Why is it then that the two parties when in opposition view the EC with suspicion and tend to have issues with every step of the election management body? Currently, the EC faces the same integrity issue going into the 2020 polls, with the NDC breathing heavily on its neck alleging that the EC is planning to rig the polls in favour of the ruling party, the NPP.
But the key question to ask is, can the EC ever rig any elections in the country? Has there been an occasion it has proven that the EC ever rigged an election in favour of any political party?
Rigging an election
Responding to a question on the 2016 polls, the former chairperson of the Commission, Mrs Charlotte Osei said: “It is just not possible under the system.”
She said to rig an election will require getting the support and active involvement of her six co-commissioners, her 10 regional directors, the 200-plus District Electoral Officers, the 275 Returning Officers and their two assistants.
She said it will also involve getting the party agents at the collation centres to toe the line.
“All these people must actively be working and changing the documents for Charlotte Osei to rig the elections.”
“So I need to convince 500,000-plus people to skew the system in favour of one person. I haven’t figured out how to do that yet and it is not even a part of my value system that I will do that. Basically, it is impossible,” she said.

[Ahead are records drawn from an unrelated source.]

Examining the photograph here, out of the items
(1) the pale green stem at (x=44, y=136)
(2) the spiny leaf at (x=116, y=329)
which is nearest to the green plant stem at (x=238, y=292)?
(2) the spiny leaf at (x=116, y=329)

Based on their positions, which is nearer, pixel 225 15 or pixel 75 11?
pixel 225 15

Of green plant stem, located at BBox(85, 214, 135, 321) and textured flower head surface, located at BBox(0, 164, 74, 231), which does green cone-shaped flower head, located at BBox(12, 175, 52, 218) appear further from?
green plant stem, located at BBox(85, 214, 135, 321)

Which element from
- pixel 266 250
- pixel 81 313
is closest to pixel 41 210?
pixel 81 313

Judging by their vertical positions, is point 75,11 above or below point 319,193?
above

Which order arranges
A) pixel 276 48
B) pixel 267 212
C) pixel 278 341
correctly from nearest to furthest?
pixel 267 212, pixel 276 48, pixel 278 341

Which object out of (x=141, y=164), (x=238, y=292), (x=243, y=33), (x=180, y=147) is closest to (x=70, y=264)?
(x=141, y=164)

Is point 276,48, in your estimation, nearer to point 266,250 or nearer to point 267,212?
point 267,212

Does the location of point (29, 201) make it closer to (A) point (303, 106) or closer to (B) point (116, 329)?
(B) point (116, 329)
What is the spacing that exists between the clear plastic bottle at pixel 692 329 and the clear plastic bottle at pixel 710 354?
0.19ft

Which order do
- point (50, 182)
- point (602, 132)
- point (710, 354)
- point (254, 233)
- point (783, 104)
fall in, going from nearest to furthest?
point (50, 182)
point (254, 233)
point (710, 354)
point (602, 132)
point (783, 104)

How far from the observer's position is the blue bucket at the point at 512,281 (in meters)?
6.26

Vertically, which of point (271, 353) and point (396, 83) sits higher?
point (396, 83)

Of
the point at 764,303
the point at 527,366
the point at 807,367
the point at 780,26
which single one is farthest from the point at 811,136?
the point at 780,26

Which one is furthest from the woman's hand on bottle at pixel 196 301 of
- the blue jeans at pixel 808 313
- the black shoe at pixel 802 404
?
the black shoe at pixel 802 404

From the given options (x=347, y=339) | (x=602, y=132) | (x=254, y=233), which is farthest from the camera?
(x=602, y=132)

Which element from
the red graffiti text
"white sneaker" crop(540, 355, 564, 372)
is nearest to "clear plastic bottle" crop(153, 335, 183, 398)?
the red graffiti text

The current EC chair, Mrs Jean Mensa, on multiple occasions has also articulated similar sentiments. So why is it that political parties in opposition will continue to disbelieve the EC even though the electoral management of the process by the same EC has more than twice favoured parties in opposition.
A former chairman of the EC, Dr Kwadwo Afari-Gyan has often said that elections are won at the polling station and that a well-organised political party can know its overall performance in an election from the polling station results provided by its agents.
With each election coming off smoothly even if with some hitches, it must increasingly be clear to all stakeholders that no EC has what it takes to rig elections in favour of any political party. Otherwise no ruling political party or incumbent government will ever lose an election.
Time to trust EC
I honestly think it is time to trust the EC and support it to deliver a world-class election whose outcome will be acceptable to all competing interests.
This phenomenon where political parties in opposition always allege that the commission is planning the electoral process in favour of the ruling party must be a thing of the past.
After 28years of democratic practice under the current dispensation, we rather have to support efforts at strengthening the EC to perform creditably.
There are whole measures that we need to put in place to strengthen our electoral process. For instance, I am looking forward to a day we will not need party polling agents at our polling stations across the country. This will considerably reduce the huge financial burden that faces our political parties in deploying party agents across the country.
I am looking forward to the day, where the registration of new voters will be an ongoing everyday activity instead of the current situation where opportunities are given to registrants only when there is going to be an election.
Political parties must also know that what really wins an election requires vigilance. In 2008 for instance, in spite of suspicions of rigging, mistrust and incessant demands from the opposition NDC, they eventually won that election primarily because they remained vigilant at the polling stations. In that general election, the ruling NPP candidate Nana Akufo-
Addo conceded to losing in the closely contested presidential election run-off amid accusations of vote rigging.
Similarly, in the 2016 Election, despite their demands for a new voters’ register, the opposition party then, the NPP, emerged victorious as a result of their vigilance at the polls.
They had occasions where knowledgeable and experienced persons such as Professor Kwabena Frimpong Boateng and Mr Boakye Agyarko were polling station agents.
Training of party officials to understand electoral matters is therefore paramount as safeguards to winning an election.